## Complete the following
A – Copy the part of the comment thread that opens with the words containing "EDIT: Aww - that's" and closes with "won't be returning.".
B – Write the next part of the comment thread about games, bullshitters, and leaving Reddit, starting after its final sentence.

## Text passage
****

[-] [email protected] 5 points 10 months ago

I buy games based on the following tier scale:

Gameplay > Performance > Price > Expected time playing > Graphics

I agree with your point in the post, especially after playing Darktide, which chucked performance out the window for fog and lighting effects. It doesn't matter how pretty your game is if it's rendering at 3fps.

[-] [email protected] 3 points 10 months ago* (last edited 10 months ago)

In my humble experience, bullshitters are the easiest people to take advantage of, because they believe they have to be open to your bullshit for you to be receptive to theirs. Skillfully used, this can be utilized into taking points of their bullshit to strengthen the stench of yours.

What's really impressive is when you watch two seasoned bullshitters go toe to toe. Their smiles get bigger and bigger as things get more intense (threat display behavior), and the volume increases while the tone deepens as both try to appear to be "serious guys". Eventually there's a backslapping of the loser and a crushing handshake, along with plans to meet that will never be followed through on.

It's very similar to how internet troll minds work. They're literally the easiest people in the world to reverse troll, as they're so desperate for attention that they'll jump on any opportunity to gain yours.

EDIT: Aww - that's cute, one of my trolls showed up to downvote me and prove my point. What's wrong @some_guy, feeling lonely today snookums?

[-] [email protected] 2 points 10 months ago* (last edited 10 months ago)

Agreed again. If I wanted folks IRL to know what I post, I'd be on Facebook. Reddit's value to posters was its anonymity. Without it, there's no reason to use it over its centralized competitors in the social media space.

[-] [email protected] 3 points 10 months ago

I totally hear you there and agree with you re: the business choices Spez made. Reddit lost a 20 year contributor when I walked away, and even if they rolled back all the changes, I won't be returning.

****

## Material supplied
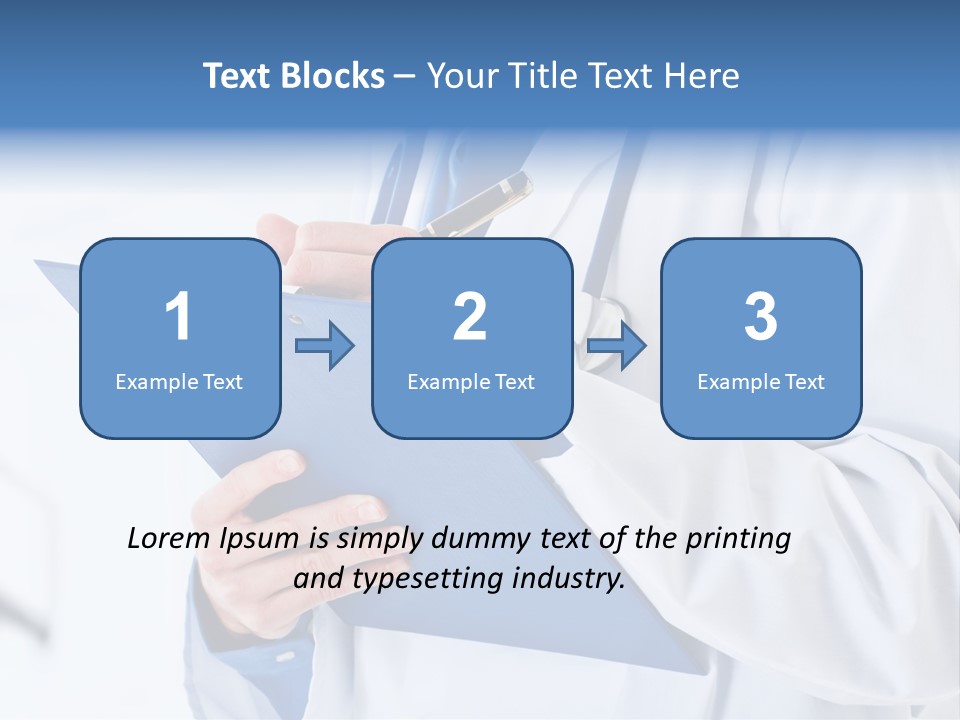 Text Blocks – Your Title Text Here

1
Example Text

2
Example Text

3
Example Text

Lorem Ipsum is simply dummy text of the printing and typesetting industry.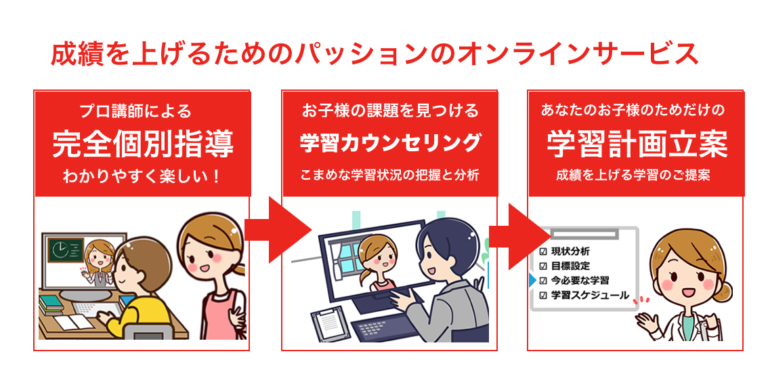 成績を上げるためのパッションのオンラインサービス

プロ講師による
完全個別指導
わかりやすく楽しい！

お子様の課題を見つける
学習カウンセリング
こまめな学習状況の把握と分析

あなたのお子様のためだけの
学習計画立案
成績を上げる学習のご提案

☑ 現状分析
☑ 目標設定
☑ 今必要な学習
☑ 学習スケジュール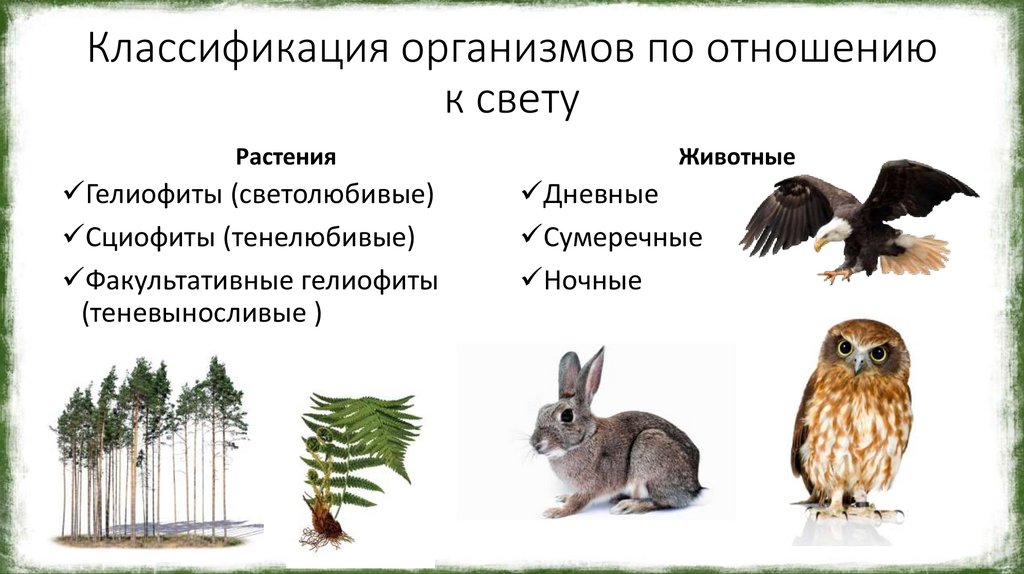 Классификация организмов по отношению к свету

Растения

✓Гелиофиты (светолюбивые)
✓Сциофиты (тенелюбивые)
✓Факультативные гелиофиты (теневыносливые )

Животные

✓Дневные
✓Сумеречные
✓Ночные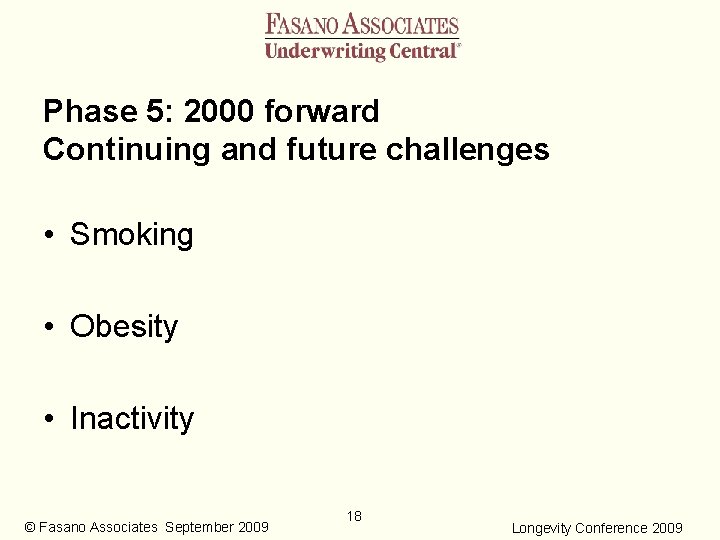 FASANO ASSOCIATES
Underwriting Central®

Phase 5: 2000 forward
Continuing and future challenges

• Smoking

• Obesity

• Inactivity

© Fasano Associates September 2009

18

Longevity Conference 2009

****

## Replies
A –
EDIT: Aww - that's cute, one of my trolls showed up to downvote me and prove my point. What's wrong @some_guy, feeling lonely today snookums?

[-] [email protected] 2 points 10 months ago* (last edited 10 months ago)

Agreed again. If I wanted folks IRL to know what I post, I'd be on Facebook. Reddit's value to posters was its anonymity. Without it, there's no reason to use it over its centralized competitors in the social media space.

[-] [email protected] 3 points 10 months ago

I totally hear you there and agree with you re: the business choices Spez made. Reddit lost a 20 year contributor when I walked away, and even if they rolled back all the changes, I won't be returning.

B –
I was more looking at applying your suggestions to a fresh publishing model, as your ideas intrigued me (having run a publishing forum in the days of the early internet). I want to have a space on the internet where content creators can keep ownership of their content and get adequately paid for publishing - I think properly run, it could become a vital hub for our cultural legacy (as Reddit was, albeit clumsily and destructively). The incoming revenue is the biggest challenge, which is why I focused on that element.

Some users will pay if you have a paywall, but only if you already have a substantial amount of content they want to access. This works for a search engine crawling pre-existing content, but not so well for a forum style site like Reddit, where most of the content creation is driven by engagement with other content. If you reduce the engagement rate (aka through a paywall), you're actually reducing your incoming content in the long run (something we're seeing on Reddit after the blackout).

I don't know what the ultimate solution here is, but I really do like your payout concept with Monero. If I did build another publishing attempt, it's something I'd try to implement if I could get the incoming revenue to support it.

[-] [email protected] 6 points 10 months ago

This reduces the minuscule interest I had in replaying Paladins to a negative number. Smite's been nothing but frustrating garbage, but I thought that with a bit of polish and a lot more character development, Paladins had promise when it came out. Starting a labor dispute to begin a practice that will degrade the overall quality of the game means it's not worth my hard disk space to install their products - it's clear things are only going to get worse for Hi-Rez titles from here.

[-] [email protected] 9 points 10 months ago

Excellent points. That being said, Reddit will never pay contributors. They have never had interest in quality of the content on the platform, only it's engagement rate - the years of publishing subs like jailbait and The_Donald speak to that. Engagement, now that they've got a critical mass of users and 20 years worth of content, can be maintained with bots, sockpuppet accounts, and reposts (all of which have become the course du jour for the front page and /r/all since the API revolt began)... at least until they go IPO, after which it's not their problem anymore.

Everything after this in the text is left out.